“Dari lima indikator, pemahaman kognitif, reaksi emosional, penilaian kritis, keterlibatan (engagement), dan tindakan (action), dalam penelitian ini berhasil ditemukan empat indikator utama yang dominan muncul dalam tanggapan responden, kecuali indikator keterlibatan yang tidak tampak secara jelas dalam hasil angket,” ujar Indri.
Mayoritas responden menunjukkan pemahaman yang baik terhadap istilah asing yang digunakan dalam konten pemasaran, Mereka menganggap istilah tersebut mampu menciptakan kesan menarik, profesional, dan relevan dengan tren global. Secara emosional, penggunaan istilah asing dianggap mampu membangkitkan daya tarik terhadap iklan produk. Dari sisi penilaian kritis, sebagian besar responden menilai istilah asing lebih efektif dibandingkan istilah dalam bahasa Indonesia. Meskipun ada sebagian kecil yang tidak sependapat.

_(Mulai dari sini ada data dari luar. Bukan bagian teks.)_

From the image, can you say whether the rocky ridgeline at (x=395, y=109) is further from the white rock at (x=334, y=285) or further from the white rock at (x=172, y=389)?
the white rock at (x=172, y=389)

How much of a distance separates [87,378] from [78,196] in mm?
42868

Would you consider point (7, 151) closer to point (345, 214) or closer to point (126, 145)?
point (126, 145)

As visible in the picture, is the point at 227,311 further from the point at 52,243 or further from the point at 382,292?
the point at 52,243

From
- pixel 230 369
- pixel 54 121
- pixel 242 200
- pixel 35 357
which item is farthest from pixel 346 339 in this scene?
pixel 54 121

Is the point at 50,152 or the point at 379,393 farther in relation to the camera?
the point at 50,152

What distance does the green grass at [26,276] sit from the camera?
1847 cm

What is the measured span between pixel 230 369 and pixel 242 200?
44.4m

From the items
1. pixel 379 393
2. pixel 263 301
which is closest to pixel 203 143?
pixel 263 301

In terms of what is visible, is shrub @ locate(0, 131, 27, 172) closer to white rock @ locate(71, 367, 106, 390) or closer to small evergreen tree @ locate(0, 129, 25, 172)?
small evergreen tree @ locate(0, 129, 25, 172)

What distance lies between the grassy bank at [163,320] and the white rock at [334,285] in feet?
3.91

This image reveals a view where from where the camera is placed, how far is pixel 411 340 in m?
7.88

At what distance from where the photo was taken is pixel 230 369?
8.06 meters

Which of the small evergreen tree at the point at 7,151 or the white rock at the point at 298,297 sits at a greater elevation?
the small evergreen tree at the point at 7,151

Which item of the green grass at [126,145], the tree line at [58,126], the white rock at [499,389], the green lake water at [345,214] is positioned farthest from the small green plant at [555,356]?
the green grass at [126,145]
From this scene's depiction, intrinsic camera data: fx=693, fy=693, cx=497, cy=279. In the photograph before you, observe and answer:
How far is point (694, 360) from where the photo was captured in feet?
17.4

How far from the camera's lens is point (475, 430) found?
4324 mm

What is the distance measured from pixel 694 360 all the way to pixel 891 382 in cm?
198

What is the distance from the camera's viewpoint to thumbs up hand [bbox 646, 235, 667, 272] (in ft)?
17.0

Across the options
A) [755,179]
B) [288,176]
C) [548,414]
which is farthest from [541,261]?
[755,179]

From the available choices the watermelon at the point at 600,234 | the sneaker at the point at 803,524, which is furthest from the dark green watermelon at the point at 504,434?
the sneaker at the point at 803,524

“Dalam hal tindakan, banyak responden yang menyatakan, keberadaan istilah asing mendorong mereka mencari tahu lebih dalam hingga memengaruhi keputusan pembelian,” kata Indri Fajar Parennui.
Dia mengatakan, meskipun demikian penggunaan istilah asing tidak secara mutlak menentukan kredibilitas atau profesionalitas suatu merek. Beberapa responden menunjukkan, kualitas produk dan konsistensi layanan tetap menjadi faktor utama dalam membangun kepercayaan konsumen.
“Oleh karena itu, meskipun penggunaan istilah asing dapat menjadi strategi efektif dalam menarik perhatian audiens, “copywriting” dan pelaku pemasaran perlu menyeimbangkannya dengan konten yang bermakna, mudah dipahami, dan tetap memperhatikan identitas bahasa sendiri agar proses komunikasi berjalan optimal dan keberhasilan pemasaran tercapai,” kunci Indri Fajar Parennui. (mda).